C’est le 22 juin que ça a explosé, entre le Premier Ministre et l’Assemblée des départements de France (ADF). Les départements étaient partagés entre ceux qui voulaient une renationalisation du RSA (sous peine, sinon, d’étouffer financièrement) et ceux qui, à l’origine plutôt moins nombreux, voulaient garder cette compétence histoire de ne pas participer au dépeçage de l’institution départementale.
Le Premier Ministre aura au moins réussi à les mettre tous d’accord, ou presque. Contre lui.
En effet, Manuel Valls voulait retenir, en cas de renationalisation, comme année de référence au niveau financier, l’année 2016.

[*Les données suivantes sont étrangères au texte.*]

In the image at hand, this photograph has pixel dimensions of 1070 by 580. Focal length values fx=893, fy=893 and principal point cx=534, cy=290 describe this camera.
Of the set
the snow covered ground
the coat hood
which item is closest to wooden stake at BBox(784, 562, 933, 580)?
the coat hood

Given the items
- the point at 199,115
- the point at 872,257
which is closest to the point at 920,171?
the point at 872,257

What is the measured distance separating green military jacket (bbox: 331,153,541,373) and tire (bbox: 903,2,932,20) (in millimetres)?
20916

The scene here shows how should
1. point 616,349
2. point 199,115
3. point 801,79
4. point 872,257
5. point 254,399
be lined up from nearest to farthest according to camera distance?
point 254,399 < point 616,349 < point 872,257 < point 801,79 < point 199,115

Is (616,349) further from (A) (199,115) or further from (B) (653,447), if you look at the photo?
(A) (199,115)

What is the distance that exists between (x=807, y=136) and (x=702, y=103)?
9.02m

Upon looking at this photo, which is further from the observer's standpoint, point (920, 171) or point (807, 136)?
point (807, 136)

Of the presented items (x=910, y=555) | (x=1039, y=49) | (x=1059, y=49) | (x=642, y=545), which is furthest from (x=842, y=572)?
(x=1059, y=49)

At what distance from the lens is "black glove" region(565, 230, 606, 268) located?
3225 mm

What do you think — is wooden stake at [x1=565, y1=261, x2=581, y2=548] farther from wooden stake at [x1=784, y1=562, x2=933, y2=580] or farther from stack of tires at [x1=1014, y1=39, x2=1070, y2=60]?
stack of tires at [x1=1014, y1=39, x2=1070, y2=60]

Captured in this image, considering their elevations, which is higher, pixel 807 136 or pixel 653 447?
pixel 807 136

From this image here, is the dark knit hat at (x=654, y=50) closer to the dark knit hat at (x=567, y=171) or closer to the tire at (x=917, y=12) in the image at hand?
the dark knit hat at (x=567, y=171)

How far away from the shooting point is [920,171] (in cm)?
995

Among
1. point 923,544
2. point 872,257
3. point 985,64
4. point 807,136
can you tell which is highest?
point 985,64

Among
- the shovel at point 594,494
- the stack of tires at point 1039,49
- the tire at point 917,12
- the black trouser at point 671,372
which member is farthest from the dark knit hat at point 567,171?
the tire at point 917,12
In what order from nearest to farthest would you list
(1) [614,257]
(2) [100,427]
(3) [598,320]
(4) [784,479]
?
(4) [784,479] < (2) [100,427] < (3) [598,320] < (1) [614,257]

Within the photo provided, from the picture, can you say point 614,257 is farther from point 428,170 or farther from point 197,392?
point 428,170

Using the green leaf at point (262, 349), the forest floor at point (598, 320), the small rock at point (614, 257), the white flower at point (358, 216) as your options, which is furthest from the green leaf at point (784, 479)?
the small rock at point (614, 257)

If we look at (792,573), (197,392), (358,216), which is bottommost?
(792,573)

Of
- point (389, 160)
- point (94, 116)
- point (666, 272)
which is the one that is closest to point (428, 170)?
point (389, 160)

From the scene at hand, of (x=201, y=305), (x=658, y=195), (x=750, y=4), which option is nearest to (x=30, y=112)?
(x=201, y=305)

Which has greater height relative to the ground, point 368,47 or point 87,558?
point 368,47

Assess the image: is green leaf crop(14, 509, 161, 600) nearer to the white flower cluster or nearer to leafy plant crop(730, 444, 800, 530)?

D’où le communiqué de presse furibard que voici (reprenant un courrier semble-t-il ?), fulminé par l’ADF :
Les Présidents refusent majoritairement les propositions du Gouvernement et adoptent à l’unanimité une motion sur les mineurs non accompagnés et sur la DGF.
Réunis à l’occasion de leur Assemblée générale, ce mercredi 22 juin au Sénat, les Présidents des Départements ont majoritairement refusé les propositions du Premier Ministre et du Gouvernement.
En proposant la recentralisation totale du financement du RSA, associée à un système de péréquation horizontale, en refusant tout compromis sur l’année de référence et la clause de retour à meilleure fortune, le Gouvernement a fait fausse route.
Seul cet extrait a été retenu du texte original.